» **What is needed**: In the material below, repeat only the lines from the one that holds "What distance from the photographer" through the final line, exactly as they stand.

» **Supplied records**:
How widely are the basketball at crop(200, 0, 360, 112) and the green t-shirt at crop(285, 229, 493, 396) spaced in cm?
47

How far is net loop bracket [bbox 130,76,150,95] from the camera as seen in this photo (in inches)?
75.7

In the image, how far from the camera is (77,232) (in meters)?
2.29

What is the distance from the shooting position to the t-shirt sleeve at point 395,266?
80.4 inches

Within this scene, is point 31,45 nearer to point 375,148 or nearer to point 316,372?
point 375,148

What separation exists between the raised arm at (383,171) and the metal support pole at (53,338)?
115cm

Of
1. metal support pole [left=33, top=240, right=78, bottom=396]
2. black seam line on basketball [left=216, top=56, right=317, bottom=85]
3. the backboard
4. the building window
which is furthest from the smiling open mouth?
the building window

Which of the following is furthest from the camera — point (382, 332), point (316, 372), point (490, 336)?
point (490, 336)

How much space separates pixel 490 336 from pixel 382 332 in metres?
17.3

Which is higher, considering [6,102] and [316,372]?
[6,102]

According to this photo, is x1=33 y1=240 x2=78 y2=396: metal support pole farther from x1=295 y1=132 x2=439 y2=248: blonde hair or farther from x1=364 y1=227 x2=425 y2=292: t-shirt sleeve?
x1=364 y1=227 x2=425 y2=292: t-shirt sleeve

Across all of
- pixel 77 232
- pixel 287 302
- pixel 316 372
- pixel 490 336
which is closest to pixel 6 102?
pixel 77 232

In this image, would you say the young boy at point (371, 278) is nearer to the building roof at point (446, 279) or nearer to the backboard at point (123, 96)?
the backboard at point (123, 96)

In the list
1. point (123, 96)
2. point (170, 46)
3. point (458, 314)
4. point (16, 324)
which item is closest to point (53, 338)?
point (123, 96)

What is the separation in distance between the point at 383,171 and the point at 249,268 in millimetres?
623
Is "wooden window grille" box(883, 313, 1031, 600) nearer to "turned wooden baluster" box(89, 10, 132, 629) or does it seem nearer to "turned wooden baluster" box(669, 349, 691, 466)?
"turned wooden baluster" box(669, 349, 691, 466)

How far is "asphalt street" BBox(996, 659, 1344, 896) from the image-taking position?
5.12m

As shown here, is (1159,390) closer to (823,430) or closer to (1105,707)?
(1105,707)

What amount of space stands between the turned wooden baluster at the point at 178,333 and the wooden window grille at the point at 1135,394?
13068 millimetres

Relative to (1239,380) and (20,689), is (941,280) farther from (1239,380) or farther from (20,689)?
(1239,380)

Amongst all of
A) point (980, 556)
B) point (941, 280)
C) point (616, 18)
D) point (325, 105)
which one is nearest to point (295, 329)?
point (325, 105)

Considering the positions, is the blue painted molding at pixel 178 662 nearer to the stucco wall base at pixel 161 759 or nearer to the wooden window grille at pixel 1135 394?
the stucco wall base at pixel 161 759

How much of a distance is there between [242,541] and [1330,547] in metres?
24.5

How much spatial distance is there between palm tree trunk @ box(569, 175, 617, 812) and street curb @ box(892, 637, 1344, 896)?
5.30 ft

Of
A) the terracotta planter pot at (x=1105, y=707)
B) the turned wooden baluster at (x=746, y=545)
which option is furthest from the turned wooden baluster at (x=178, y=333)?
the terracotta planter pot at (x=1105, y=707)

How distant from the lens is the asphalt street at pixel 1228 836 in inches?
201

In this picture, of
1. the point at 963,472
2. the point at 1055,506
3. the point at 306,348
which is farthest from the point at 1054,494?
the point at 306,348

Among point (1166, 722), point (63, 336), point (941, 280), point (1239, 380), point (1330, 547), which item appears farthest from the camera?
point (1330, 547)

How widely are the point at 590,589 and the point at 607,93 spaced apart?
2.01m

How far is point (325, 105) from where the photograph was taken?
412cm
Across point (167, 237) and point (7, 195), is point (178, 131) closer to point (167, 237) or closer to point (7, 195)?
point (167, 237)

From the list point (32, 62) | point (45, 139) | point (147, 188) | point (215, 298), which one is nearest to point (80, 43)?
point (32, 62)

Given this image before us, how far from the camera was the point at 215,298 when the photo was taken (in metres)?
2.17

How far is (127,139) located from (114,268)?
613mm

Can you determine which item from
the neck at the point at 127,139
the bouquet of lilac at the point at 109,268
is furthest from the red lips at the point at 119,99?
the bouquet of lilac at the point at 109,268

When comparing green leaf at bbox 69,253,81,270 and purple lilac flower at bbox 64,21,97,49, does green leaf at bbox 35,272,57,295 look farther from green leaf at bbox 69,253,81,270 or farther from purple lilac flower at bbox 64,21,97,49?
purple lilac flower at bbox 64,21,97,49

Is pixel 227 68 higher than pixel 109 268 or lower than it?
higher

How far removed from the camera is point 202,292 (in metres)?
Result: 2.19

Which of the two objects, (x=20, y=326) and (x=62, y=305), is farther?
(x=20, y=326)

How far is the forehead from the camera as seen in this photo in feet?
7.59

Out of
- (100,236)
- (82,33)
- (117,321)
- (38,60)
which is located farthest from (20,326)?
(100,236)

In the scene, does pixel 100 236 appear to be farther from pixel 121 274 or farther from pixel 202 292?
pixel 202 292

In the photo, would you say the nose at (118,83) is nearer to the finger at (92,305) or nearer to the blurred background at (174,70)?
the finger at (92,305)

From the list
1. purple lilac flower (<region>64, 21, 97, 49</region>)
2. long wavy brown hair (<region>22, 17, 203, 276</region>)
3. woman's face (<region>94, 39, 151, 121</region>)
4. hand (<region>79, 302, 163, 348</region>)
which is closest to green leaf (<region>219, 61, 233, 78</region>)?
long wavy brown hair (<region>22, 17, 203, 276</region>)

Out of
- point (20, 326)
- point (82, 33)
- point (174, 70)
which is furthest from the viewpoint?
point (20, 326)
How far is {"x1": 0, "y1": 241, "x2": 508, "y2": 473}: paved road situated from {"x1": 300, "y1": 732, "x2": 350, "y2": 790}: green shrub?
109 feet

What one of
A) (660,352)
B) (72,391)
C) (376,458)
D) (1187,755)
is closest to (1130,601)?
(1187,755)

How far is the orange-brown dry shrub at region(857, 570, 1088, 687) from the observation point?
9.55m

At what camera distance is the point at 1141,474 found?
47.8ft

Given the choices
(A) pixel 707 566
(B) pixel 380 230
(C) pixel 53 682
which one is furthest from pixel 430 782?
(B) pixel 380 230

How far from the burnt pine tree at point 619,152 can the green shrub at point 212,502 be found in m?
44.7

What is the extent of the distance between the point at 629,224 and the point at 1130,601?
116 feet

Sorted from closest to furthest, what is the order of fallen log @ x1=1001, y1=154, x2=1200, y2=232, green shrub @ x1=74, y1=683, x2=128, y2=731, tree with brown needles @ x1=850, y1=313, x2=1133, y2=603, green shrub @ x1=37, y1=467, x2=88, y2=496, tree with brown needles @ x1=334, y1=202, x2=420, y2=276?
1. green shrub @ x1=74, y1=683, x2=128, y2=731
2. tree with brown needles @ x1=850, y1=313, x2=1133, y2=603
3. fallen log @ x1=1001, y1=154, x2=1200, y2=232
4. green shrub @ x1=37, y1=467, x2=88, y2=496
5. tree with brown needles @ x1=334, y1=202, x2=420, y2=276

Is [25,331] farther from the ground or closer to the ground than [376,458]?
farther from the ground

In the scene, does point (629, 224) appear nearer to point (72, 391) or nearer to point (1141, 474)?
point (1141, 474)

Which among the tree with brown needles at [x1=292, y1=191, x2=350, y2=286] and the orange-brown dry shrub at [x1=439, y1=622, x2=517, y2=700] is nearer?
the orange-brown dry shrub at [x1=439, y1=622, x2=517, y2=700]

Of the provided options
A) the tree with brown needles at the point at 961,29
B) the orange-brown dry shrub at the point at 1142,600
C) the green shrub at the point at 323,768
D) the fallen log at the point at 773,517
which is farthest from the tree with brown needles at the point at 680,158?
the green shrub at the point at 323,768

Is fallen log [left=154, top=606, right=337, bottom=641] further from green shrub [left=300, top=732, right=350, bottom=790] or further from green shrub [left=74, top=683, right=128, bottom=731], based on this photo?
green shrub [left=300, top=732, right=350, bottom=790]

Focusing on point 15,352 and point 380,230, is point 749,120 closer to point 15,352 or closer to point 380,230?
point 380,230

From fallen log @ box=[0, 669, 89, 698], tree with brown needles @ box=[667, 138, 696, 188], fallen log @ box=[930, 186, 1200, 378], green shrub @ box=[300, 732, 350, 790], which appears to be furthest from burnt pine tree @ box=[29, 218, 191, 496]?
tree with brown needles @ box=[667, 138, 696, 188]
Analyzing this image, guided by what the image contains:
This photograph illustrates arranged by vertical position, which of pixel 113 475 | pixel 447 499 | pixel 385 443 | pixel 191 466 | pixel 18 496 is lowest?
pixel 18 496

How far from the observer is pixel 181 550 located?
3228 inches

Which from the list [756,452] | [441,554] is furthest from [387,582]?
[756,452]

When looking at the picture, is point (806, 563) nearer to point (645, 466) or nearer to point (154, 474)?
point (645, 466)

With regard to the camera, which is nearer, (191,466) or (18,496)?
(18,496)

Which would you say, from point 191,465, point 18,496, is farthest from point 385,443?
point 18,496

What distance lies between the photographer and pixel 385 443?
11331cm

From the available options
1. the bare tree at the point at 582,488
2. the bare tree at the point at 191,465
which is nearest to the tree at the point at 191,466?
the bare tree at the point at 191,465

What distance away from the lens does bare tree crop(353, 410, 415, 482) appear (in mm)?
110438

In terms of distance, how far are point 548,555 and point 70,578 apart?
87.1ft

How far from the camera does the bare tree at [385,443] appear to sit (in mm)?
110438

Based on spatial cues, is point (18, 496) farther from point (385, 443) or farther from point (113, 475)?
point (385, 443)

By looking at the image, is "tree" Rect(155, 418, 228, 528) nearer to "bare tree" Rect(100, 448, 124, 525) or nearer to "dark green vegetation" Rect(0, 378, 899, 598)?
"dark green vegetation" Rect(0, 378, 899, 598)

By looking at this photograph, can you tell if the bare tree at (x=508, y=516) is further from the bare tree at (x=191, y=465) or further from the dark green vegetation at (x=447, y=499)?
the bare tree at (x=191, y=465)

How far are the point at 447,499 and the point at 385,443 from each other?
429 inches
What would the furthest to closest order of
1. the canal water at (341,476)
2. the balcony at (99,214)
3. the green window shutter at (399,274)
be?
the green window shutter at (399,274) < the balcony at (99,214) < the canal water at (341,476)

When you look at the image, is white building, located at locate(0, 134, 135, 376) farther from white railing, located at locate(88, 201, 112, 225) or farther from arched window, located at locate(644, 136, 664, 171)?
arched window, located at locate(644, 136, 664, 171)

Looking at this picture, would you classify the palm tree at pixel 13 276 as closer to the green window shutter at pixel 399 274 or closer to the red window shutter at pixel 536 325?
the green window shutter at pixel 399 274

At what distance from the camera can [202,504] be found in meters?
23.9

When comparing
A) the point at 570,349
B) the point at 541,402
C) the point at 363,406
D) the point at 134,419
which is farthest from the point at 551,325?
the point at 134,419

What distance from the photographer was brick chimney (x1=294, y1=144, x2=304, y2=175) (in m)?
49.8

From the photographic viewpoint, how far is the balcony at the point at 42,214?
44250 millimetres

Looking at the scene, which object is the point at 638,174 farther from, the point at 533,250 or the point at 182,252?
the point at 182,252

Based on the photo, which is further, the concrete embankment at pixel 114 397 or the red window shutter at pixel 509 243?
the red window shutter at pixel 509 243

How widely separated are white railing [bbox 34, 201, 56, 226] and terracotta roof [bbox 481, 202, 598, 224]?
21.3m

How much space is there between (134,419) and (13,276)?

» **Task answer**:
What distance from the photographer was brick chimney (x1=294, y1=144, x2=304, y2=175) (in m)?
49.8

From the photographic viewpoint, how far is the balcony at the point at 42,214?
44250 millimetres

Looking at the scene, which object is the point at 638,174 farther from, the point at 533,250 or the point at 182,252?
the point at 182,252

Based on the photo, which is further, the concrete embankment at pixel 114 397 or the red window shutter at pixel 509 243?
the red window shutter at pixel 509 243

How widely separated are white railing [bbox 34, 201, 56, 226] and terracotta roof [bbox 481, 202, 598, 224]?
21.3m

How much space is there between (134,419) and (13,276)?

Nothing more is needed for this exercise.